Elevated API Errors

Incident Report for Adapty

Postmortem

Postmortem — SDK API errors & elevated latency (2026-06-19)

Summary

On 2026-06-19 between 13:27 and 13:50 UTC, the Adapty SDK API (api.adapty.io) experienced elevated latency and HTTP 504 errors for approximately 23 minutes. A surge in request volume saturated an internal coordination store that the request path depends on, causing SDK requests to queue and time out. The affected components recovered automatically as the surge subsided.

Impact

  • Duration: Approximately 23 minutes (13:27 → 13:50 UTC).
  • Surfaces affected: SDK endpoints (profile updates, attribution, receipt/purchase validation) on api.adapty.io, including the China edge. Delivery of third-party integration events (analytics and attribution destinations) was also reduced during the window.
  • Visible signal: HTTP 504 errors reached roughly half of SDK traffic at peak, with request latency well above normal.
  • Recovery: SDK clients that automatically retry recovered most requests on retry. Some third-party integration events that do not retry may be missing for this window and could require backfill — if your integration is missing data, see the note below.

Timeline (UTC)

Time Event
~13:23 An internal coordination store the request path depends on begins approaching its connection limit under rising load.
13:27 SDK API latency crosses alerting thresholds; impact begins.
13:34 HTTP 504 error rate peaks at roughly half of SDK traffic.
13:40 Reduced delivery of third-party integration events observed.
13:42–13:50 Errors clear, latency returns to normal, and integration delivery recovers.

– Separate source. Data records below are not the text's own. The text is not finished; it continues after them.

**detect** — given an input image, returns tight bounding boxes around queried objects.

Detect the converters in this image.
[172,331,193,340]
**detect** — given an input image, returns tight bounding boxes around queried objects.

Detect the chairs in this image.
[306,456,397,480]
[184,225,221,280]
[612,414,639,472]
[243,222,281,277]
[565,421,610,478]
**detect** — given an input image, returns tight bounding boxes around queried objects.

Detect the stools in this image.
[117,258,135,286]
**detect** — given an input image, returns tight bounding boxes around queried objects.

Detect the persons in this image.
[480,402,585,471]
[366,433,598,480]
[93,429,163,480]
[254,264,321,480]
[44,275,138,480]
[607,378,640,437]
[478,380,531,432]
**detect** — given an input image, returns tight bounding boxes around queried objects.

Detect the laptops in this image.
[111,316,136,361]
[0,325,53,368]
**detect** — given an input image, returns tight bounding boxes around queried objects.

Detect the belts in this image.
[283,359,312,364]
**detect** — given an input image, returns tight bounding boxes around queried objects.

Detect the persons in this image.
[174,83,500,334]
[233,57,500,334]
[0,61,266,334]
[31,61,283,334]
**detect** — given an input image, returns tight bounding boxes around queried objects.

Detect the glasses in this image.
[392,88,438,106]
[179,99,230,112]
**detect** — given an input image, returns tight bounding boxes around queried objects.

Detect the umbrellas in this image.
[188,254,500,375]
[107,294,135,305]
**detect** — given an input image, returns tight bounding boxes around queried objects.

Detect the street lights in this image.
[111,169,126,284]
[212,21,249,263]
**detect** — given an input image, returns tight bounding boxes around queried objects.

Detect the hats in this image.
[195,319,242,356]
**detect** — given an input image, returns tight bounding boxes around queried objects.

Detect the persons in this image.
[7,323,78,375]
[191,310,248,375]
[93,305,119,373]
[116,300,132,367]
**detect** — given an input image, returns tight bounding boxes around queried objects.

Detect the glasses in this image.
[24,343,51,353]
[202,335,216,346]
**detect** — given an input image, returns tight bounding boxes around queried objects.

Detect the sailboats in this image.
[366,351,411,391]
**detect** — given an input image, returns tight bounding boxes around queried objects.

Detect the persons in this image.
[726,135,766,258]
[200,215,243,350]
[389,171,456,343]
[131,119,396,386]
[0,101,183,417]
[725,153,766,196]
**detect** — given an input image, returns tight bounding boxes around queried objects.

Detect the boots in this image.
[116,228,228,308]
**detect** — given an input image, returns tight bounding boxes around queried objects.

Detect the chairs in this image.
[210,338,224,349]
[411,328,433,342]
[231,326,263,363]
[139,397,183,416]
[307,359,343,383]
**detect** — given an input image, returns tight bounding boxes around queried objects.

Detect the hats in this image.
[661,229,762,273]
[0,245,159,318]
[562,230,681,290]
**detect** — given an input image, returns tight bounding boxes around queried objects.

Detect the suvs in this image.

Root cause and contributing factors

Root cause: A burst in SDK request volume drove an internal coordination store to its connection limit. When that store could no longer accept new connections, dependent SDK requests stalled and timed out, which in turn put memory pressure on the affected service instances and amplified the impact until the burst subsided.

Contributing factors:

  1. The request path could open an effectively unbounded number of connections to the coordination store, so a request surge translated directly into hitting the store's connection ceiling.
  2. The coordination workload concentrated on a single store with no sharding to spread load.
  3. There was no early-warning alert on the underlying connection metric — the first signal was already a customer-facing error rate.

What went well

  • Automated monitoring detected the problem within seconds of the threshold being crossed.
  • The system recovered on its own once the surge passed, without prolonged manual intervention.
  • Built-in connection limits kept the store's behavior bounded rather than failing unpredictably.

What we will do

Prevent

  • Bound the number of connections the request path can open to the coordination store, so a traffic surge cannot exhaust it.
  • Spread coordination load across multiple stores rather than a single one.

Detect

  • Add early-warning alerts on the coordination store's connection usage and wait time, well before customer-facing thresholds are reached.

Mitigate

  • Increase memory headroom and add graceful load-shedding to the affected SDK service so a surge degrades gracefully instead of restarting instances.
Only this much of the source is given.